El complejo de silenciamiento inducido por ARN , o RISC , es un complejo multiproteico , específicamente una ribonucleoproteína , que funciona en el silenciamiento génico a través de una variedad de vías a nivel transcripcional y traduccional. ^{[1] Utilizando fragmentos} de ARN monocatenario (ssRNA), como microARN (miRNA), o ARN interferente pequeño bicatenario (siRNA), el complejo funciona como una herramienta clave en la regulación génica. ^[2] La hebra simple de ARN actúa como una plantilla para que RISC reconozca la transcripción de ARN mensajero complementario (ARNm) . Una vez encontrada, una de las proteínas en RISC, Argonaute , activa y escinde el ARNm. Este proceso se llama interferencia de ARN (RNAi) y se encuentra en muchos eucariotas ; es un proceso clave en la defensa contra infecciones virales , ya que se desencadena por la presencia de ARN bicatenario (dsRNA). ^{[3] [4] [1]}

Descubrimiento

La identificación bioquímica de RISC fue realizada por Gregory Hannon y sus colegas en el Laboratorio Cold Spring Harbor . ^[5] Esto fue sólo un par de años después del descubrimiento de la interferencia de ARN en 1998 por Andrew Fire y Craig Mello , quienes compartieron el Premio Nobel de Fisiología o Medicina de 2006. ^[3 ]

Drosophila melanogaster

Hannon y sus colegas intentaron identificar los mecanismos de RNAi involucrados en el silenciamiento génico , por dsRNAs, en células de Drosophila . Las células S2 de Drosophila fueron transfectadas con un vector de expresión lacZ para cuantificar la expresión génica con actividad de β-galactosidasa . Sus resultados mostraron que la cotransfección con dsRNA lacZ redujo significativamente la actividad de β-galactosidasa en comparación con el dsRNA de control. Por lo tanto, los dsRNA controlan la expresión génica a través de la complementariedad de secuencias .

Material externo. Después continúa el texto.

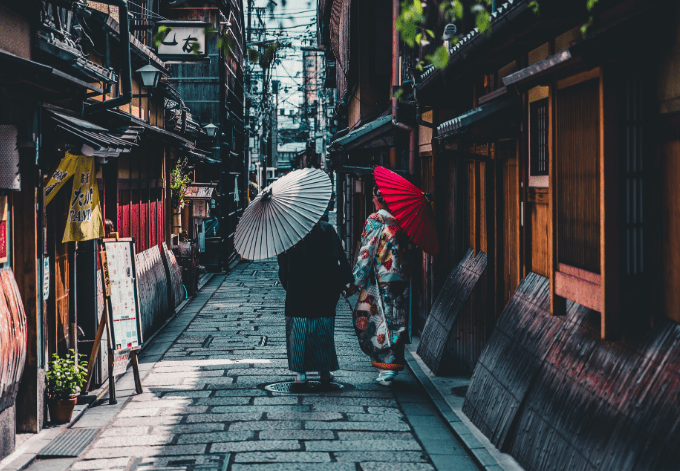 Two Japanese women dressed in traditional kimonos strolling in the streets of Kyoto, Japan.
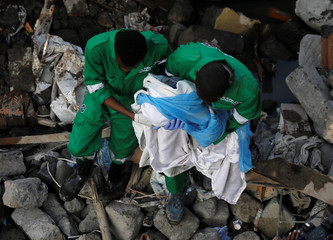Rescuers carry a dead infant found in the rubble at the scene where a building collapsed in Nairobi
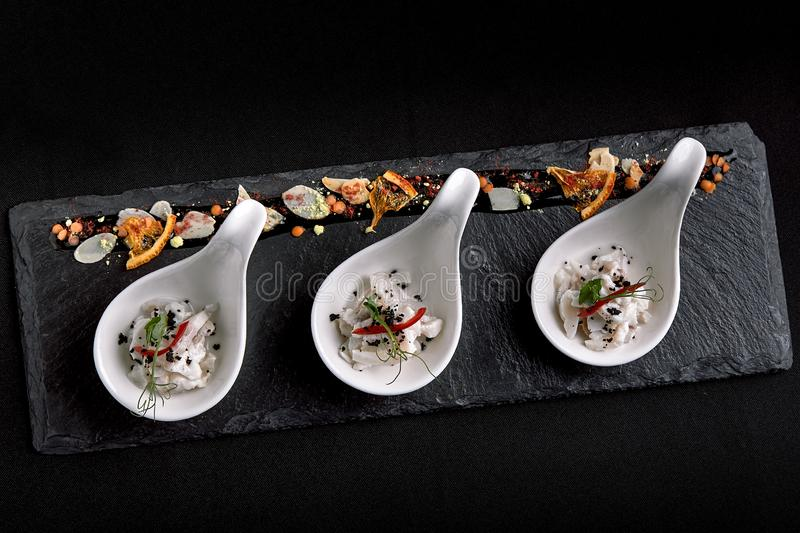 Sea bass ceviche mini portions served in beautiful Chinese spoons on a black plateau. Food concept for catering. stock images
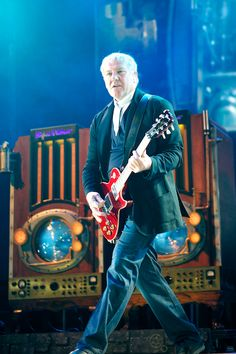 Alex Lifeson, Rush.  He needs the Varvatos red leather vest.  And Geddy the top hat and Monocle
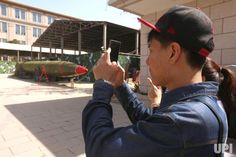 Chinese tourists look at weapons on display outside the temporarily closed Chinese Military Museum of the People's Revolution in Beijing on…
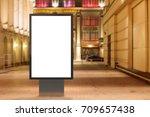 blank street billboard at night ...   Shutterstock . vector #709657438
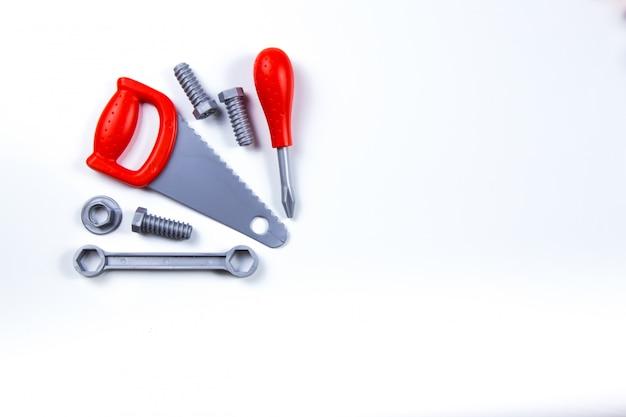 キッズ建設おもちゃツール:カラフルなドライバー、ネジ、木の背景にナット。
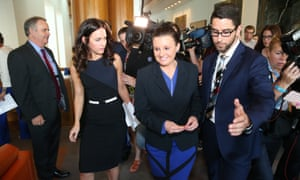 Jacqui Lambie leaves a press conference in the mural hall of Parliament House Canberra this morning, Wednesday 19th November 2014.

Las células S2 se transfectaron con el ARN de doble cadena de ciclina E de Drosophila . La ciclina E es un gen esencial para la progresión del ciclo celular hacia la fase S. El ARN de doble cadena de ciclina E detuvo el ciclo celular en la fase G1 (antes de la fase S). Por lo tanto, el ARNi puede dirigirse a genes endógenos .

Además, el dsRNA de ciclina E solo disminuyó el ARN de ciclina E; también se demostró un resultado similar utilizando dsRNA correspondiente a la ciclina A que actúa en las fases S, G 2 y M del ciclo celular. Esto muestra el sello característico del RNAi: los niveles reducidos de ARNm corresponden a los niveles de dsRNA agregados.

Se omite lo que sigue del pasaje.